Working smarter, not harder, requires developing the following four healthy habits.
Develop a morning routine. On the subject of cultivating a mental attitude that will bring you peace and happiness, Dale Carnegie said, “Fill your mind with thoughts of peace courage, health and hope.” That’s an impossible feat if you start each day haphazardly. People who begin the day with the right routine set a positive tone for the entire day, minimize stress and maximize momentum. The goal of a morning routine is not to do the exact same thing every single morning; rather, it’s to minimize variations. Only you know which activities will benefit you most such as meditation, exercise, journaling, etc. so design a routine with activities that work best for you. Eating a protein-rich breakfast will provide you with the energy you need to pump up your productivity, and help keep your focus sharp all day so you can accomplish as much as possible.
Designate time for email. Sounds simple, but in our speedy society where immediate gratification and response have become the norm, this can be very challenging. Instead of constantly checking email or responding to message notifications, carve out some specific times during your workday for email. If this idea makes you cringe, consider the facts:
It takes an average of 23 minutes and 15 seconds to resume a task after being interrupted1.
According to Tom Pisello of ITBusinessEdge.com organizations lose approx. $1,800 annually per worker due to unnecessary emails from co-workers and $1,250 per user in annual productivity because of time spent dealing with spam.

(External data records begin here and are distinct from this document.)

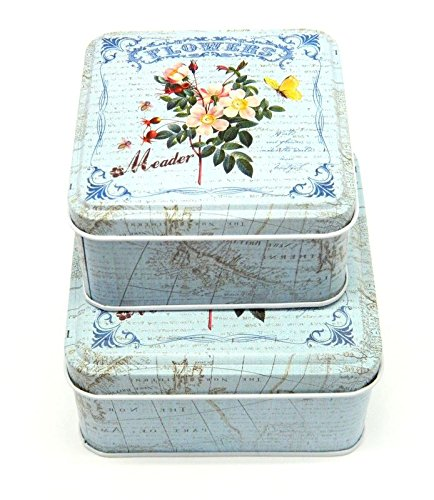 Set Of 2 Floral light blue Square Kitchen Food Storage Tin Tea Sugar Cookie Boxes MY-3459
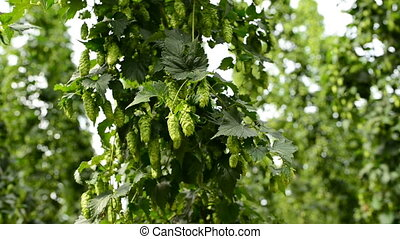 Closeup of ripe hop cones on the field - Branch of ripe hop...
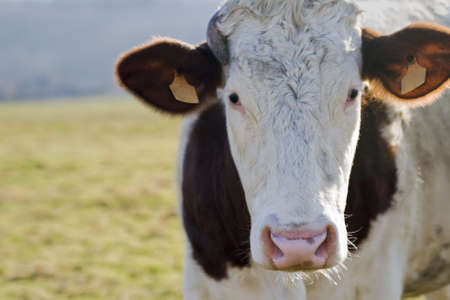 beautiful cow: Close up shot of a beautiful cow.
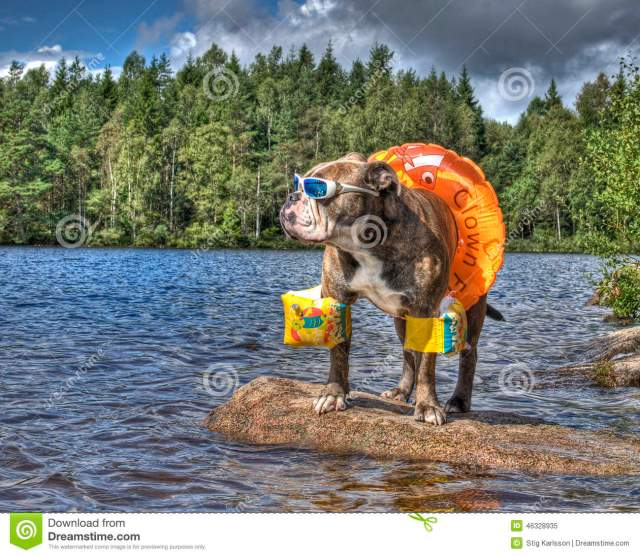 bulldog in lake with floaties on in hdr stock image - image of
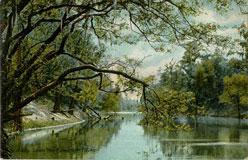 Photo---Suwannee-River---1908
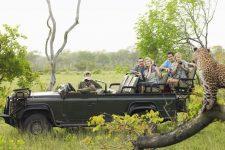 kruger-national-park-safari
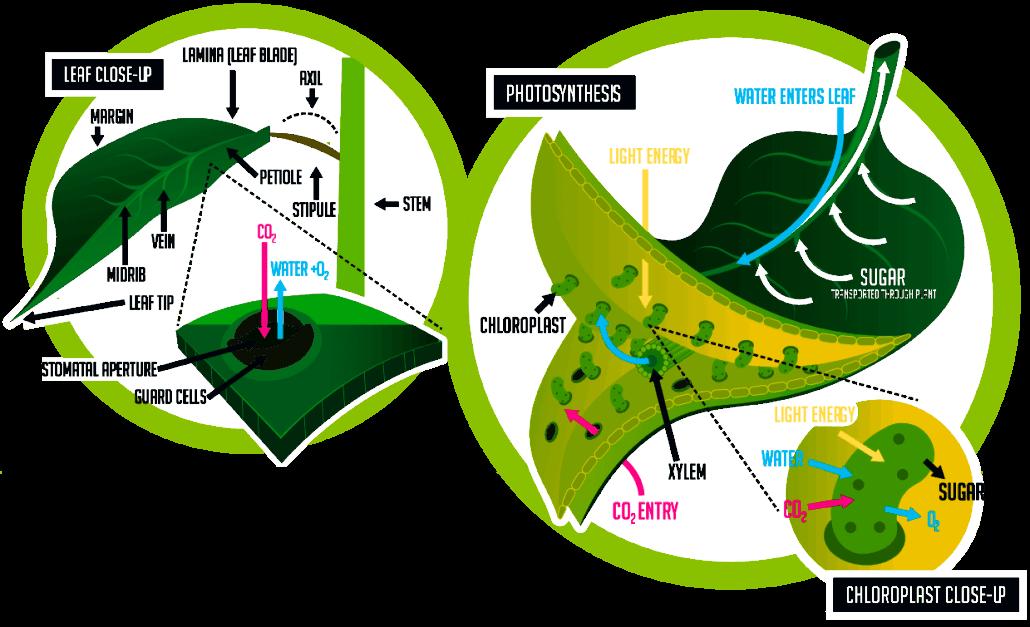 حدنصاب تراز دعوت به مصاحبه دکتری زیستشناسی گیاهی – فیزیولوژی (کد 2220)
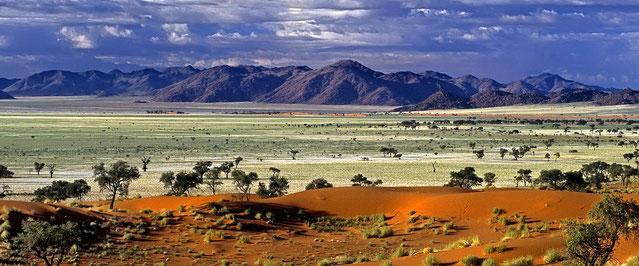 Savana africana - Fauna del Kenya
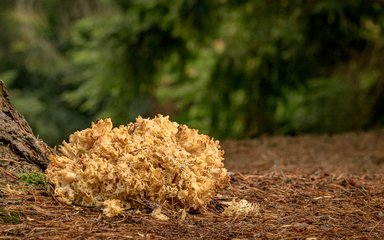 Bedgebury National Pinetum cauliflower fungus Sparassis crispa fungi autumn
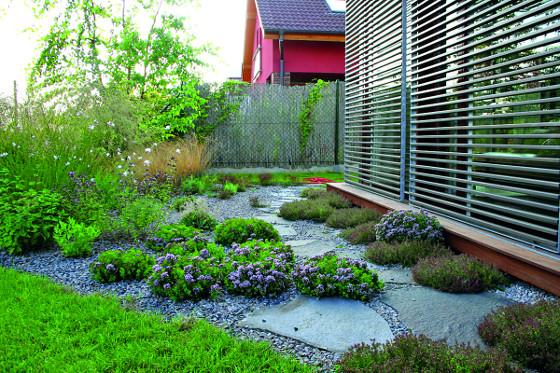 Moderní stavby vhodně doplňují jednoduché zahrady s výraznými rostlinami.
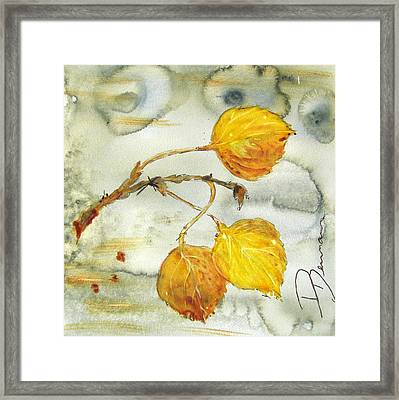Aspen Leaves Framed Print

Put your smart phone away. If the mere suggestion of putting your phone away causes a slight panic attack, understand that while interruptions like text messages, Facebook notifications, etc. are short-lived, their impacts on our thought process last substantially longer. In fact, a study published last year concluded that when people who were performing a task requiring intense focus received a text message or call on their phone, they had more incorrect answers and were more likely to make quick guesses. Ignoring isn’t enough—people who received a notification of a call, but did not pick up, were still 3x more likely to make mistakes! You may think that checking texts, push notifications, etc. only takes a few seconds, but they actually cost you many minutes in terms of resuming focus on the task at hand.
Take a lunch break. Many people believe working through lunch makes them more productive, but the opposite is true. According to NPR, eating at your desk not only makes people anti-social, but it’s “bad for thinking, bad for creativity, bad for productivity, [and] bad for your body.” Consider your workday a series of sprints instead of a mad marathon and take a break for lunch. Removing yourself from your workspace enables your mind and body to rejuvenate so you can return to your desk with a fresh perspective and often, bursts of creativity and energy.